__MATERIAL FOR THE TASK__:
>> Begin

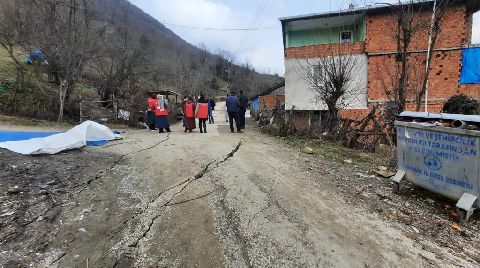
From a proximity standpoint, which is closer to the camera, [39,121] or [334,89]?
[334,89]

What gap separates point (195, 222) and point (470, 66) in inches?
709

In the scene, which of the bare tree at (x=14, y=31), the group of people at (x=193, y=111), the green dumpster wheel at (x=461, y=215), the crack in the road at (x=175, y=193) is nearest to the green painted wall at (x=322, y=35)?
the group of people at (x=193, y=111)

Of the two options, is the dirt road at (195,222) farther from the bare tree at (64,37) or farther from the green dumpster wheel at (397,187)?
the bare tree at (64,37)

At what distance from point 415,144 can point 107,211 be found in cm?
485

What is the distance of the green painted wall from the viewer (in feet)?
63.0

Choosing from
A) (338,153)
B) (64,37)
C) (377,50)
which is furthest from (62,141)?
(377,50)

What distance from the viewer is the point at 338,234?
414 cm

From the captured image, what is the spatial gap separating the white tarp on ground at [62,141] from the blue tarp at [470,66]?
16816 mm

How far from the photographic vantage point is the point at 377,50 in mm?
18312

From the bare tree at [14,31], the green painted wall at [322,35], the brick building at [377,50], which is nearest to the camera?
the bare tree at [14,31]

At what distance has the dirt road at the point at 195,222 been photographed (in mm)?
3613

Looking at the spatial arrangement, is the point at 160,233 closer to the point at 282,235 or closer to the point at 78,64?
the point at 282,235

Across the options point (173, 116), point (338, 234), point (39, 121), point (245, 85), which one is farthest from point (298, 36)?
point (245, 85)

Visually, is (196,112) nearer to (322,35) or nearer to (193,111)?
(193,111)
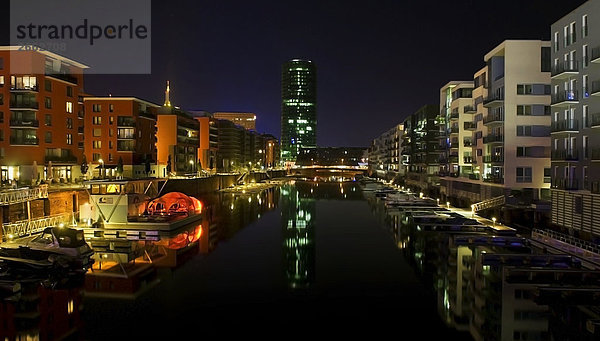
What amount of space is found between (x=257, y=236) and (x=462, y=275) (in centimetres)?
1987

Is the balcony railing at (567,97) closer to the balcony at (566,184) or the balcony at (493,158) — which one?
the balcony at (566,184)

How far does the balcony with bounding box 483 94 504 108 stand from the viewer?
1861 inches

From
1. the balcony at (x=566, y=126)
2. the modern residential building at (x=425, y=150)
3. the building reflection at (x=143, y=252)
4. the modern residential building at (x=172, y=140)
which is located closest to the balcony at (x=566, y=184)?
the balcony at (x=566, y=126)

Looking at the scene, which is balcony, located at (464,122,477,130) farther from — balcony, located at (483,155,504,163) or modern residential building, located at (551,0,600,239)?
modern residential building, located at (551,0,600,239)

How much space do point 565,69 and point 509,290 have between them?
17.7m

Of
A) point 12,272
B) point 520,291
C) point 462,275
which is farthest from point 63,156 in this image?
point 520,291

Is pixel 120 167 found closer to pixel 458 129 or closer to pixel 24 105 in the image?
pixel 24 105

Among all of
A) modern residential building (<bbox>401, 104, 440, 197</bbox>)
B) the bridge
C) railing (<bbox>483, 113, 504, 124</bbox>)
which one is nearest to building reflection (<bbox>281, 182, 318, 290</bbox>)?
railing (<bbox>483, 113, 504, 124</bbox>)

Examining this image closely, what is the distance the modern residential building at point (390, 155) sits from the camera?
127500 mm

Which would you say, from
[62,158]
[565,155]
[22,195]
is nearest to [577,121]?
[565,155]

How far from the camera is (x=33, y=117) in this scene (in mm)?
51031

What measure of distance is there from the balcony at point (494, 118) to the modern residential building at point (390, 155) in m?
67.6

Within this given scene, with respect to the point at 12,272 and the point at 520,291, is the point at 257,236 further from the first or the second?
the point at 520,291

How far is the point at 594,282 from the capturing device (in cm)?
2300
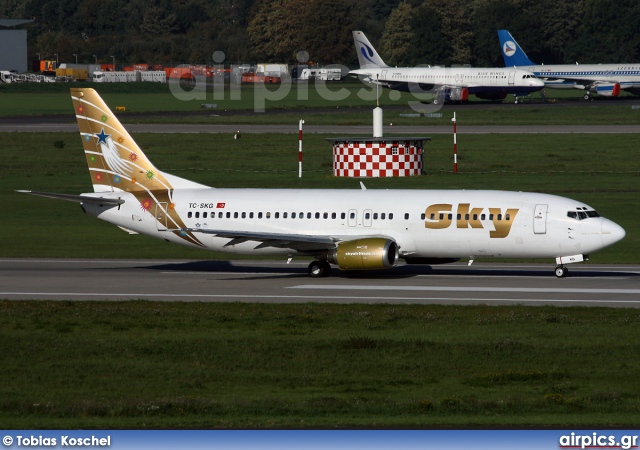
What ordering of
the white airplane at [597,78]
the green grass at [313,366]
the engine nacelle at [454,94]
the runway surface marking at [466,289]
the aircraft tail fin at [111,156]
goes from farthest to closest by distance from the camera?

>> End

__WRITTEN REQUEST__: Copy the lines above, from the line containing "What ordering of" through the end of the records, without any changes.

__EXERCISE RESPONSE__:
What ordering of
the white airplane at [597,78]
the green grass at [313,366]
the engine nacelle at [454,94]
the runway surface marking at [466,289]
the aircraft tail fin at [111,156]
goes from farthest to closest by distance from the camera?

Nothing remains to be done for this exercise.